Pour une justice par-delà
les frontières
Perenco est une multinationale spécialisée dans l’exploitation de puits de pétrole en fin de vie. Seul opérateur pétrolier en République Démocratique du Congo (RDC), le groupe est mis en cause par de nombreux rapports et enquêtes du Sénat congolais, d’associations congolaises et internationales pour des atteintes graves à l’environnement et aux droits des communautés riveraines.

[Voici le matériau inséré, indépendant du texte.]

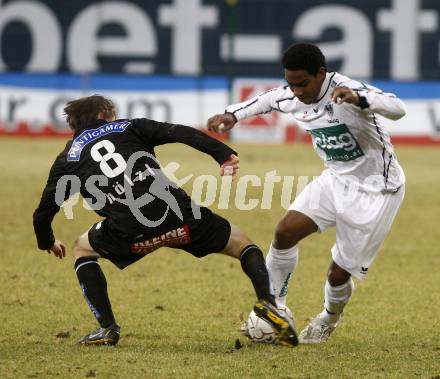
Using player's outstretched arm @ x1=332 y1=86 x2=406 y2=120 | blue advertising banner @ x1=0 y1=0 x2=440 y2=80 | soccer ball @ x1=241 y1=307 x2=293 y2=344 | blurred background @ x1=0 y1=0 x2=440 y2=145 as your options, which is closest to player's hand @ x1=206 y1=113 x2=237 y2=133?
player's outstretched arm @ x1=332 y1=86 x2=406 y2=120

Sherpa et les Amis de la Terre France enquêtent depuis des années sur l’implication de la société française Perenco S.A. dans les activités pétrolières déployées par le groupe en RDC. Face à l’opacité du groupe et de son organisation, les associations ont engagé en 2019 une action judiciaire « avant procès » au moyen d’un outil spécifique (l’article 145 du Code de procédure civile) visant à obtenir plus d’informations sur les liens entre Perenco S.A. et les sociétés qui opèrent localement, en RDC. Elles ont obtenu une décision les autorisant à faire saisir des documents internes au siège de la société française à Paris, mais cette dernière a refusé de l’exécuter en bloquant l’accès de l’huissier à ses locaux. Les associations ont alors renouvelé leur demande puis, face au refus des premiers juges et de la Cour d’appel, elles ont saisi la Cour de cassation, qui a tranché en leur faveur en mars 2022. La Cour a jugé que la possibilité pour les associations de lancer cette action se décidait selon la loi française, et non selon la loi étrangère comme le soutenait l’entreprise.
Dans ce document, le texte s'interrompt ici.